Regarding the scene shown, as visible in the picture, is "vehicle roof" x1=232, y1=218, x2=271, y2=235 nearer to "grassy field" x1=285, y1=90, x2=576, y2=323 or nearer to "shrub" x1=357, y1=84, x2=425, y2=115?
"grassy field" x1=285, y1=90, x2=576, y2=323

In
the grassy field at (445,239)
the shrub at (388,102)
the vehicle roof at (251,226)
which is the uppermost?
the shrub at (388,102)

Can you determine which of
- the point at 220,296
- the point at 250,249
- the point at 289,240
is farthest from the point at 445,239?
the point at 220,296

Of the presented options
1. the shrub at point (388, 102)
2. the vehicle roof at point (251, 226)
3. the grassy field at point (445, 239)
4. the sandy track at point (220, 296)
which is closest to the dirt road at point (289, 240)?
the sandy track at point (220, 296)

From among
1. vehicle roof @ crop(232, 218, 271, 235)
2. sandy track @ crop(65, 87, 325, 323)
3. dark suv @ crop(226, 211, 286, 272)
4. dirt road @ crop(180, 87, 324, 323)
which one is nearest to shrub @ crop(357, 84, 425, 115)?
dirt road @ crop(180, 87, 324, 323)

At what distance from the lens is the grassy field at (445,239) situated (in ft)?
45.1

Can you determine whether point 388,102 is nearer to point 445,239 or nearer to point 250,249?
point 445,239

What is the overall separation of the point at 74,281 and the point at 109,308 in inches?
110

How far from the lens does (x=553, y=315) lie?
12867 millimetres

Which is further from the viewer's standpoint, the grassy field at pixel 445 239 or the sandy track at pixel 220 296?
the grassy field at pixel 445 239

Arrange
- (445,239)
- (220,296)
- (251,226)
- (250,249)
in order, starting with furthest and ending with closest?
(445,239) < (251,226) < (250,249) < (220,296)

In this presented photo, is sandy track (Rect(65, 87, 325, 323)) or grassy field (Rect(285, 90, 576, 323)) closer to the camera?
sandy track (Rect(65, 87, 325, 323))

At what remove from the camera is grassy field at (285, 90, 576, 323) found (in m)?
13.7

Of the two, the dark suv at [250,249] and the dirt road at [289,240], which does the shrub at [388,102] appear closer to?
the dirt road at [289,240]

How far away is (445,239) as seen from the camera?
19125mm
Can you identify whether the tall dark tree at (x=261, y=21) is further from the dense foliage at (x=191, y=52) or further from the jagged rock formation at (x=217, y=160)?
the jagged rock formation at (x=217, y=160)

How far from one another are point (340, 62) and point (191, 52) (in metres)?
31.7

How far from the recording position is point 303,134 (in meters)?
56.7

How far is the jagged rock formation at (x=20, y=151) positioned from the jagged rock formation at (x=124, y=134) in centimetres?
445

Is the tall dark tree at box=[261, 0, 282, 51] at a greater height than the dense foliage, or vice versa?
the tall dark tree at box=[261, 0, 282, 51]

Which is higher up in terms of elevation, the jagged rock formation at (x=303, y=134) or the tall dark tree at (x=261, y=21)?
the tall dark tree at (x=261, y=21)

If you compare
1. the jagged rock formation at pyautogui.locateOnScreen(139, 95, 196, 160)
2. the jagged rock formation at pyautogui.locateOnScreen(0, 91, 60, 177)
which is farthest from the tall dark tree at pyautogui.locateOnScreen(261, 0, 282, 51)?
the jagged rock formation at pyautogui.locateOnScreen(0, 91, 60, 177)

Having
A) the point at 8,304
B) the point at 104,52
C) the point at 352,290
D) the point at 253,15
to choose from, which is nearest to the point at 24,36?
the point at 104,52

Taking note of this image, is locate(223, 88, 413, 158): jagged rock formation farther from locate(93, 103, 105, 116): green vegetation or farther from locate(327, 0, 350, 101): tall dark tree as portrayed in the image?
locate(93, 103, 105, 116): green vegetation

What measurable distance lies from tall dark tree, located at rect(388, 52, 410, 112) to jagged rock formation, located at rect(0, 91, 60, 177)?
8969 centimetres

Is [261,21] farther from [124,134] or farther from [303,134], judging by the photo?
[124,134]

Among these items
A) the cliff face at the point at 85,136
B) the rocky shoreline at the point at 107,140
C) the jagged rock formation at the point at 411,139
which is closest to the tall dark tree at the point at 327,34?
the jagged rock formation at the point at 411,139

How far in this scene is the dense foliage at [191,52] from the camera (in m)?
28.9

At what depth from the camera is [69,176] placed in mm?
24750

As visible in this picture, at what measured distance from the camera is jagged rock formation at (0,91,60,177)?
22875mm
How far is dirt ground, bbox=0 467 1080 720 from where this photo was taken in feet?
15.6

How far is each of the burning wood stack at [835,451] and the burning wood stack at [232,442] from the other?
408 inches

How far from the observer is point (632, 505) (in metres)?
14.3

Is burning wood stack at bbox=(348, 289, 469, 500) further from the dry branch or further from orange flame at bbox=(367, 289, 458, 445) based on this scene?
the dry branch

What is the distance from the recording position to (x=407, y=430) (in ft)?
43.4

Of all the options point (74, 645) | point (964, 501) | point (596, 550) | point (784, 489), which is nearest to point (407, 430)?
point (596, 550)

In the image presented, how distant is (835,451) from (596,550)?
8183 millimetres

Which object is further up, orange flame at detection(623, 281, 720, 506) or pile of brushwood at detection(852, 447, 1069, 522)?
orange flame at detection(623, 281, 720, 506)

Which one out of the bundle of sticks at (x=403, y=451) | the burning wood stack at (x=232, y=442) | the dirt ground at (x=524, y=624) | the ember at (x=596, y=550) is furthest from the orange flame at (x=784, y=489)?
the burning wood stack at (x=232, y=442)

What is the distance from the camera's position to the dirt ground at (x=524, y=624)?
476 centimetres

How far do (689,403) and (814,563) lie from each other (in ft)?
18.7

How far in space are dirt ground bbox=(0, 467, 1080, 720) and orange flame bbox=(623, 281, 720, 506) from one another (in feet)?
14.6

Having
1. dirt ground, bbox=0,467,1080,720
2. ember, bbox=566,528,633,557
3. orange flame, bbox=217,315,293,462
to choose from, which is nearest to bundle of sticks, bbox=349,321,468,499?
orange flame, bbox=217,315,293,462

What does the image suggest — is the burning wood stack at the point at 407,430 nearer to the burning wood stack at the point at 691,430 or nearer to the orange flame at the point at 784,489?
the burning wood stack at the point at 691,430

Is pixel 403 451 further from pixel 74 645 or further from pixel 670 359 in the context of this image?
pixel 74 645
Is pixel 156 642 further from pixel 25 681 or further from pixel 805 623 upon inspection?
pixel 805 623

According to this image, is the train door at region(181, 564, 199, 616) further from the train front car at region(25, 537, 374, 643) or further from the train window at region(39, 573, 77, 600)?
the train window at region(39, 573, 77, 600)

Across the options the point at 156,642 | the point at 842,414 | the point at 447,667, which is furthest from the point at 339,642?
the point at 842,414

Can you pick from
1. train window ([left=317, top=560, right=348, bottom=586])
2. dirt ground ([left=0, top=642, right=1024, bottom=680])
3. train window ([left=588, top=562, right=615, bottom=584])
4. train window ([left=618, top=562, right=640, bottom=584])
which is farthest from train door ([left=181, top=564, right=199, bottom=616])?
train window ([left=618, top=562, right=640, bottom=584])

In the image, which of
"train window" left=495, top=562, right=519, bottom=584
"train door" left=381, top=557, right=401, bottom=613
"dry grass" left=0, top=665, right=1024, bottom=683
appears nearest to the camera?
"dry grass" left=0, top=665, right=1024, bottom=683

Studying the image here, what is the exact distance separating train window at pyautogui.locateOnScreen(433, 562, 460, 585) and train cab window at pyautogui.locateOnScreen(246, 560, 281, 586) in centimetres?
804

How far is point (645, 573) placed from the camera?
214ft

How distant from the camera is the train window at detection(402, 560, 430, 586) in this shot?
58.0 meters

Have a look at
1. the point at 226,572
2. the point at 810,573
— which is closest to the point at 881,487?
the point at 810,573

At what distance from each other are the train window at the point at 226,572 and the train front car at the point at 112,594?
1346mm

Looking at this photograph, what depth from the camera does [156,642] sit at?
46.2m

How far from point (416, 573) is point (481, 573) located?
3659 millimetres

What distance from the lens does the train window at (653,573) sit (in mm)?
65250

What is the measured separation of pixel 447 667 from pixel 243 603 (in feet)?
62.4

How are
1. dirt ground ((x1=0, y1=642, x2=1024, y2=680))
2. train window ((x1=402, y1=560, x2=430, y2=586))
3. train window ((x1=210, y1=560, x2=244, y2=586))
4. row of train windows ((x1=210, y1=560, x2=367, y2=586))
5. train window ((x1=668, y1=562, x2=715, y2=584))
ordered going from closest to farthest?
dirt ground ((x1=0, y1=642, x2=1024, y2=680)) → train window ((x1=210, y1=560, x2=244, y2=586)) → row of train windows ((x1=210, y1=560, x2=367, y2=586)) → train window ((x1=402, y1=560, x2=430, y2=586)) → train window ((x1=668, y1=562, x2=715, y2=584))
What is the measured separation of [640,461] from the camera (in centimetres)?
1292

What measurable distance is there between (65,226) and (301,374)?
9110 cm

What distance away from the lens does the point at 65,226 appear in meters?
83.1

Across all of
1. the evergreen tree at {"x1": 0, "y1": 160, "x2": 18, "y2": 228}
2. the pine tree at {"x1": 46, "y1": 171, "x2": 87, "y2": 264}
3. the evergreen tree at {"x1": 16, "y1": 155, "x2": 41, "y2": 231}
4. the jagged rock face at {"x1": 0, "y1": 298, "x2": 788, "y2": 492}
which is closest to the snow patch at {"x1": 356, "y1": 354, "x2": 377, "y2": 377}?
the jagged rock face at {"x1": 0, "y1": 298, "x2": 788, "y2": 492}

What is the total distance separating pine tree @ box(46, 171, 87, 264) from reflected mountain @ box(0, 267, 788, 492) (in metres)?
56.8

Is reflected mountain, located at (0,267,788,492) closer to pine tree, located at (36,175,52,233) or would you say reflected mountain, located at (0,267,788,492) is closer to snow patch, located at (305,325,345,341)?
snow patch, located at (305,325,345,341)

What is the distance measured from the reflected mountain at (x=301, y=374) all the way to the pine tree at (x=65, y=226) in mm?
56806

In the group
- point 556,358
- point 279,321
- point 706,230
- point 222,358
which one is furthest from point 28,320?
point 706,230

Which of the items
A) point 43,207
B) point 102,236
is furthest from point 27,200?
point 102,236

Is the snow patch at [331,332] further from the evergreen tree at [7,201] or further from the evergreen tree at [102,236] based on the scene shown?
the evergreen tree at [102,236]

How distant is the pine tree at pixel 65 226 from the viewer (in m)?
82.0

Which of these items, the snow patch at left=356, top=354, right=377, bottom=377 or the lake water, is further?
----------------
**Task directions:** Lay out the rows above as a numbered list, from the start of the rows through the line that contains "(445,239) < (251,226) < (250,249) < (220,296)", both ends included, and leave out any blank lines.

**Expected answer:**
1. Regarding the scene shown, as visible in the picture, is "vehicle roof" x1=232, y1=218, x2=271, y2=235 nearer to "grassy field" x1=285, y1=90, x2=576, y2=323 or nearer to "shrub" x1=357, y1=84, x2=425, y2=115?
2. "grassy field" x1=285, y1=90, x2=576, y2=323
3. In
4. the grassy field at (445,239)
5. the shrub at (388,102)
6. the vehicle roof at (251,226)
7. which is the uppermost?
8. the shrub at (388,102)
9. Can you determine which of
10. - the point at 220,296
11. - the point at 250,249
12. - the point at 289,240
13. is farthest from the point at 445,239?
14. the point at 220,296
15. Of the presented options
16. 1. the shrub at point (388, 102)
17. 2. the vehicle roof at point (251, 226)
18. 3. the grassy field at point (445, 239)
19. 4. the sandy track at point (220, 296)
20. which is closest to the dirt road at point (289, 240)?
21. the sandy track at point (220, 296)
22. From among
23. 1. vehicle roof @ crop(232, 218, 271, 235)
24. 2. sandy track @ crop(65, 87, 325, 323)
25. 3. dark suv @ crop(226, 211, 286, 272)
26. 4. dirt road @ crop(180, 87, 324, 323)
27. which one is nearest to shrub @ crop(357, 84, 425, 115)?
28. dirt road @ crop(180, 87, 324, 323)
29. At what distance from the lens is the grassy field at (445,239) situated (in ft)?
30. 45.1
31. Can you determine whether point 388,102 is nearer to point 445,239 or nearer to point 250,249?
32. point 445,239
33. What is the overall separation of the point at 74,281 and the point at 109,308 in inches?
34. 110
35. How far from the lens does (x=553, y=315) lie?
36. 12867 millimetres
37. Which is further from the viewer's standpoint, the grassy field at pixel 445 239 or the sandy track at pixel 220 296?
38. the grassy field at pixel 445 239
39. Arrange
40. - (445,239)
41. - (220,296)
42. - (251,226)
43. - (250,249)
44. in order, starting with furthest and ending with closest?
45. (445,239) < (251,226) < (250,249) < (220,296)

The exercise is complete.